- _THE INPUT_

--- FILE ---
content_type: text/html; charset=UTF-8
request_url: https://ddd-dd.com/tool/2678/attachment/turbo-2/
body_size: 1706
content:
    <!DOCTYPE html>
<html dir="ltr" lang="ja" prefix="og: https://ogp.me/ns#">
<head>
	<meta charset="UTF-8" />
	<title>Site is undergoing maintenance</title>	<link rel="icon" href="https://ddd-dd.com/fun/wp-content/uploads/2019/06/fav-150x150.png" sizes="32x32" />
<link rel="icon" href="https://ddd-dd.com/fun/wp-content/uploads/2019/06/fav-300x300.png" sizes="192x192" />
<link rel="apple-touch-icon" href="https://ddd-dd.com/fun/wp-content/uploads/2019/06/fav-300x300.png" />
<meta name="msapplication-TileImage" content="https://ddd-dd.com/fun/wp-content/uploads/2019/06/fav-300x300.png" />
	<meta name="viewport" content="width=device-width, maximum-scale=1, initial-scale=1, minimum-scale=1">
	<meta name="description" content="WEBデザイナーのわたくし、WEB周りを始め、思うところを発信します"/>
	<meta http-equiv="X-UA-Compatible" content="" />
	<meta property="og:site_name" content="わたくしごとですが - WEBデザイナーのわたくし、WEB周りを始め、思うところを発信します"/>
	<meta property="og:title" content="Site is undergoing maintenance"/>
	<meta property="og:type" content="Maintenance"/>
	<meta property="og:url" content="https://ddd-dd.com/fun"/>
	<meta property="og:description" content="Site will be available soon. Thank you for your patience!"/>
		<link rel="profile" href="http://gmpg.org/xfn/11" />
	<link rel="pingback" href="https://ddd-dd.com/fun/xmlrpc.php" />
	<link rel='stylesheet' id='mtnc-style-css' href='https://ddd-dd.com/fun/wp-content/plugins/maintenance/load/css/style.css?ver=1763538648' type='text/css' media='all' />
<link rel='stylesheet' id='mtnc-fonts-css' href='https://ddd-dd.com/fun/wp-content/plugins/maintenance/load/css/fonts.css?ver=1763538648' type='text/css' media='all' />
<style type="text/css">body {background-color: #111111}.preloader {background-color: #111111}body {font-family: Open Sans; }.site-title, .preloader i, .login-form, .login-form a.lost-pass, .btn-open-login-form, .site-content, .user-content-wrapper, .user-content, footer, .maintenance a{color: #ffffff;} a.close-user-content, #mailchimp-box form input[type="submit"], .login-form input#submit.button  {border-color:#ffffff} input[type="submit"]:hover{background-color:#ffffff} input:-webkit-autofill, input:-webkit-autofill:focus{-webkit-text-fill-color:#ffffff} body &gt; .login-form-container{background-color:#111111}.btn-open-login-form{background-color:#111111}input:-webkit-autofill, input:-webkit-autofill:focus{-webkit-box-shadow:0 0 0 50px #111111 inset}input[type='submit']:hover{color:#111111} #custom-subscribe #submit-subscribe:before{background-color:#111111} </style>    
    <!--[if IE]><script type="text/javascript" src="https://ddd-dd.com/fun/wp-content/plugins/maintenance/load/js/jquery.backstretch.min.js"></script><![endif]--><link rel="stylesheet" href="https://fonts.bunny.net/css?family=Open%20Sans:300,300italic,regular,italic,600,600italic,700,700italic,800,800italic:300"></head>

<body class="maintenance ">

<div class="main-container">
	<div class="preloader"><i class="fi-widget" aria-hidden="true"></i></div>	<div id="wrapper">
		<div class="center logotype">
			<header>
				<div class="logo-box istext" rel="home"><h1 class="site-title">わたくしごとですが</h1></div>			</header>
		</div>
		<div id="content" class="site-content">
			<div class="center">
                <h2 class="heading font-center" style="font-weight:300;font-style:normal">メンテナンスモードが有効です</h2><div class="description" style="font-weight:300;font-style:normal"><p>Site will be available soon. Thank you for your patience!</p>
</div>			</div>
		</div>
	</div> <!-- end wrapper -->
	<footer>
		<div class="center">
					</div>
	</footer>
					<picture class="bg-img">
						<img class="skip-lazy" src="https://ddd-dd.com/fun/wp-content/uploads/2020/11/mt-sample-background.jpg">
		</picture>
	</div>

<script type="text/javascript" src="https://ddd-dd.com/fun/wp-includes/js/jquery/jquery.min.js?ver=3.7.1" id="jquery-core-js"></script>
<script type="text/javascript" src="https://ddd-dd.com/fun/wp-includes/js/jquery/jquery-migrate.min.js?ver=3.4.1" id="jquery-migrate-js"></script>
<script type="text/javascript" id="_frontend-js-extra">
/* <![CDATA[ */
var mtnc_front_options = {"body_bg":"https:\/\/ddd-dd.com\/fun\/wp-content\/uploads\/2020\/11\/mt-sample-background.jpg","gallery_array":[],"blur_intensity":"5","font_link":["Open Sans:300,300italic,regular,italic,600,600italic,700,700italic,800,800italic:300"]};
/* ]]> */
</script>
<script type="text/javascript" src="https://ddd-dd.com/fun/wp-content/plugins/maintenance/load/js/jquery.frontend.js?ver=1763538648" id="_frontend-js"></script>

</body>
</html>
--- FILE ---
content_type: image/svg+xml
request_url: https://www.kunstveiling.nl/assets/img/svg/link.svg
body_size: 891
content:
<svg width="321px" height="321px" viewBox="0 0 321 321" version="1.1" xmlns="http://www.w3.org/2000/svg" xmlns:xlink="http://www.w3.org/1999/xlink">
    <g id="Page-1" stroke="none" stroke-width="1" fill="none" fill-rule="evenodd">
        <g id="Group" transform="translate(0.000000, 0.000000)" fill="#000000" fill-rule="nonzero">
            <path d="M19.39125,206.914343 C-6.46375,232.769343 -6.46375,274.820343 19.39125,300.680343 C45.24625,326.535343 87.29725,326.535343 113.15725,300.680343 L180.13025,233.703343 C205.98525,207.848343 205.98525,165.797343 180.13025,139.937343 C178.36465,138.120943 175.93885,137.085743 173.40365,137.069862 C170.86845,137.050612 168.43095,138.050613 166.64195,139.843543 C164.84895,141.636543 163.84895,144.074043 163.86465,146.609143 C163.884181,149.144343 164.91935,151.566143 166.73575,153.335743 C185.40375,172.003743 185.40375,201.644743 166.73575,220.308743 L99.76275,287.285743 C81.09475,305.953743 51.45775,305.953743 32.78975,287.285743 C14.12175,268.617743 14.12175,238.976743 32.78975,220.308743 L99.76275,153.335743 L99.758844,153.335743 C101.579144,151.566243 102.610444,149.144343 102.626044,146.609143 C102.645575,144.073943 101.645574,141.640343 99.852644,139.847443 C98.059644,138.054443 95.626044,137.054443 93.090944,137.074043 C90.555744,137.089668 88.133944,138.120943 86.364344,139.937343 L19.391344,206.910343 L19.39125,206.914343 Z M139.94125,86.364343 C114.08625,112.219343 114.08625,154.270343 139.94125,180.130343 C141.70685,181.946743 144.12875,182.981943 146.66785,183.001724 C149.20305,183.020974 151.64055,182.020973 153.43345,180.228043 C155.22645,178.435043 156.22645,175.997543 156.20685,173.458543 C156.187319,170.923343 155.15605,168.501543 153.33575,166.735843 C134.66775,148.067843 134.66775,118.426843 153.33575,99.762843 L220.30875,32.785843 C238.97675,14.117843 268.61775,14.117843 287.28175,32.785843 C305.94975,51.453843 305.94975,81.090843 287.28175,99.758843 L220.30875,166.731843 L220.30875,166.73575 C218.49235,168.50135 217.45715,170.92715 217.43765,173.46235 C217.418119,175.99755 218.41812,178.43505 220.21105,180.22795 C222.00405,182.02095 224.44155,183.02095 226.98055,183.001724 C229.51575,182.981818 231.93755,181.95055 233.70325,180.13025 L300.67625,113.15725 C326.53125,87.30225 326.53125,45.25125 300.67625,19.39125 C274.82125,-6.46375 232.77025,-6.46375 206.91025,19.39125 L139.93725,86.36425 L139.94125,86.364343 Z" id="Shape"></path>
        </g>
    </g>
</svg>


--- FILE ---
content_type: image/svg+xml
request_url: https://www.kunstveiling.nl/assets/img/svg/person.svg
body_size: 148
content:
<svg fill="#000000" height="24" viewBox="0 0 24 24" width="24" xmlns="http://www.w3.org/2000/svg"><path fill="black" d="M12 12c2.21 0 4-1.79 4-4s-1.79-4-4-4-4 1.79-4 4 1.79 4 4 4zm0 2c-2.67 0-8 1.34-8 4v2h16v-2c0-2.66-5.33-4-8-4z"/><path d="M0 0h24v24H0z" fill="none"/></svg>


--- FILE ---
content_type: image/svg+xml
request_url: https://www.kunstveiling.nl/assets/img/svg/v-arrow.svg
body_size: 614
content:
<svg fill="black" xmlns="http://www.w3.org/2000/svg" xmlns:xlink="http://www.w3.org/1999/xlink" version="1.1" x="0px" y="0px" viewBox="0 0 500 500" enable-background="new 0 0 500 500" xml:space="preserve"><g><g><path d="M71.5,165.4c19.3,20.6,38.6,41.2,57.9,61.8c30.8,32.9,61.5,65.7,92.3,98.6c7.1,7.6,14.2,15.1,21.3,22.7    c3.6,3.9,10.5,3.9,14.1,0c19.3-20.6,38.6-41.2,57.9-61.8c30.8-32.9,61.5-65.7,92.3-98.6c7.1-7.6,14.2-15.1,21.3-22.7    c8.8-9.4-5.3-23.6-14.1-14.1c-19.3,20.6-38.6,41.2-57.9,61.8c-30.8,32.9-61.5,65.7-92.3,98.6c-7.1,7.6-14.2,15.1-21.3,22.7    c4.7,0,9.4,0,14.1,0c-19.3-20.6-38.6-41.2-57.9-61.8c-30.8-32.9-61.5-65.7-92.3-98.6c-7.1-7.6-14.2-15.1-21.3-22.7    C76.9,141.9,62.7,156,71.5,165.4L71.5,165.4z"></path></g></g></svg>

- _WORK TASK_
What is the number of lines above that contain the string "わたくしごとですが"? Answer with the number alone.

- _WRITTEN ANSWER_
2